From the above results, in order not to significantly deteriorate the transverse rupture strength of the cemented carbide and to improve its corrosion resistance, chromium may be added in a chromium concentration ratio of 0.005 to 0.2.

Next, chromium carbide (Cr3C2) is added in place of the above chromium (Cr), and chromium component (C
r) The values converted into the concentration ratio are shown in FIGS. Figure 5,
The results shown in FIG. 6 show that even when chromium carbide (Cr3C2) is added, both the transverse rupture strength and the corrosion resistance show the same tendency as chromium, and as a result, the chromium component (Cr) concentration ratio is 0.005 to 0.005.
It is sufficient to add 0.2.

[0018]

As described in detail above, according to the press die of the present invention, the punch and the die have a chromium concentration ratio of 0.
By using the WC-Co type corrosion resistant cemented carbide of 005 to 0.2, since it has sufficient mechanical strength and corrosion resistance, it becomes possible to perform stable processing for a long period of time.

In addition to the punching die, the bending die,
It goes without saying that similar effects can be obtained when using a processing oil containing an extreme pressure additive such as a drawing die, a header die, a cold forging die, and rolling soybean.

[Brief description of drawings]

FIG. 1 is a sectional view of a main part of a press die.

FIG. 2 is a diagram showing the relationship between the number of punches and the burr height according to the present invention.

FIG. 3 is a diagram showing the relationship between the chromium concentration ratio and the number of blanks according to the present invention.

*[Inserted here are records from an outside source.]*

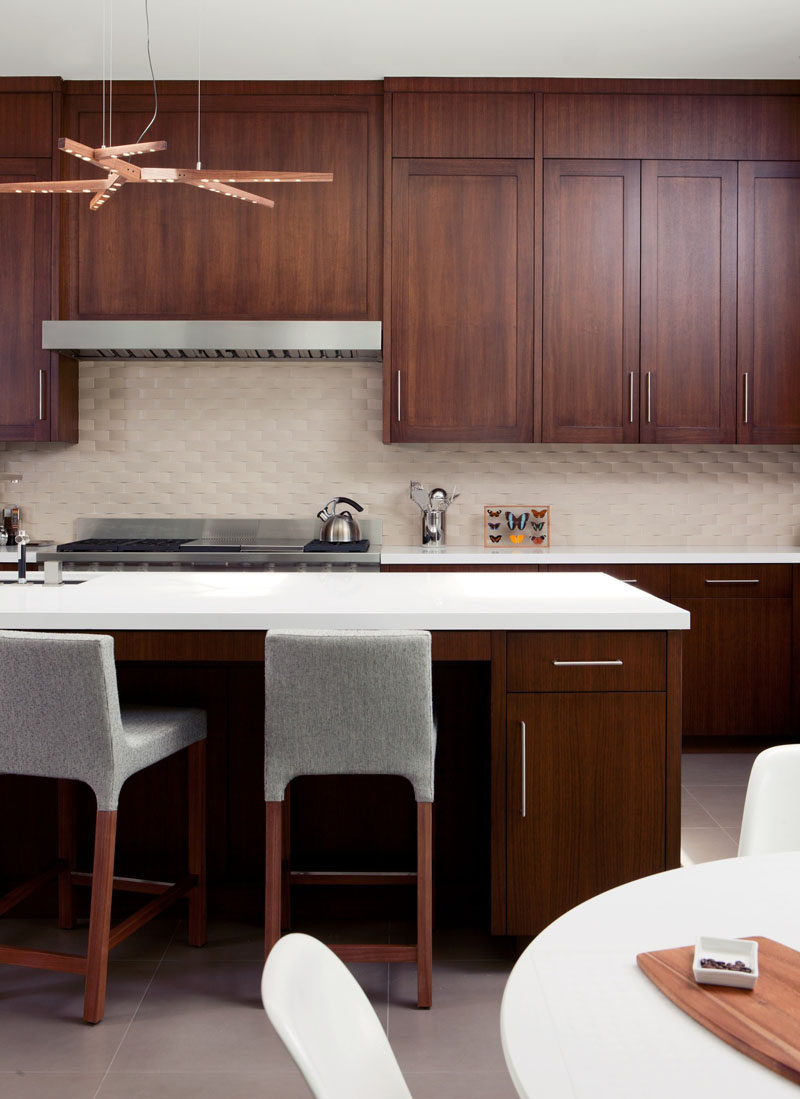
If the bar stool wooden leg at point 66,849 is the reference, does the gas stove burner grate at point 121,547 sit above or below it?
above

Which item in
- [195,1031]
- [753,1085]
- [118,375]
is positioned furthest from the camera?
[118,375]

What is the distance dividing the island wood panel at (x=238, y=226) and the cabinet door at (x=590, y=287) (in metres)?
0.86

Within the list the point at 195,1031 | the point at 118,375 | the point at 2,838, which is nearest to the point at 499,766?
the point at 195,1031

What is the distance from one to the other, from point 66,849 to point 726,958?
207 cm

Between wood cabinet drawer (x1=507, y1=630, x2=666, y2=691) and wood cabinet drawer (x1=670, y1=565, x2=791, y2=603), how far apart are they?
2.11 metres

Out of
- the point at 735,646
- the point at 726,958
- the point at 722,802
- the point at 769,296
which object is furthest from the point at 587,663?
the point at 769,296

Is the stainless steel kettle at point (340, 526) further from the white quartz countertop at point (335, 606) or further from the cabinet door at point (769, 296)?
the cabinet door at point (769, 296)

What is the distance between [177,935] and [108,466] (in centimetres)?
305

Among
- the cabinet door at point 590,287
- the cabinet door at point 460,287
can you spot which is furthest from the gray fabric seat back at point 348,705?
the cabinet door at point 590,287

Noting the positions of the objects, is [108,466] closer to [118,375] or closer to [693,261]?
[118,375]

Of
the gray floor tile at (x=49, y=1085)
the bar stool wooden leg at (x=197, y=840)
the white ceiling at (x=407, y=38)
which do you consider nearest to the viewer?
the gray floor tile at (x=49, y=1085)

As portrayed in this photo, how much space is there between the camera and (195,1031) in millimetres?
2053

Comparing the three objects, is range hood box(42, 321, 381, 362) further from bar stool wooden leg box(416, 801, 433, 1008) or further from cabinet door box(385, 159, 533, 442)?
bar stool wooden leg box(416, 801, 433, 1008)

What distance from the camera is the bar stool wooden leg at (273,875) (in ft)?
7.08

FIG. 4 is a diagram showing a relationship between a chromium concentration ratio and a transverse rupture strength ratio according to the present invention.

FIG. 5 is a diagram showing the relationship between the chromium concentration ratio and the number of blanks when the chromium carbide according to the present invention is used.

FIG. 6 is a diagram showing the relationship between the chromium concentration ratio and the transverse rupture strength ratio when the chromium carbide according to the present invention is used.

[Explanation of symbols]

 1 Stopper plate 2 Die plate 3 Die holder 6 Punch holder 7 Punch 8 Punch plate 9 Backing plate

Claims (1)

[Claims] 1. A press die having a punch and a die for performing plastic working such as metal, non-metal punching, bending, and drawing, wherein the punch and die have a ratio of the number of moles of chromium to the number of moles of cobalt. A certain chromium concentration ratio is 0.005
A press die formed of 0.2 WC-Co type corrosion resistant cemented carbide.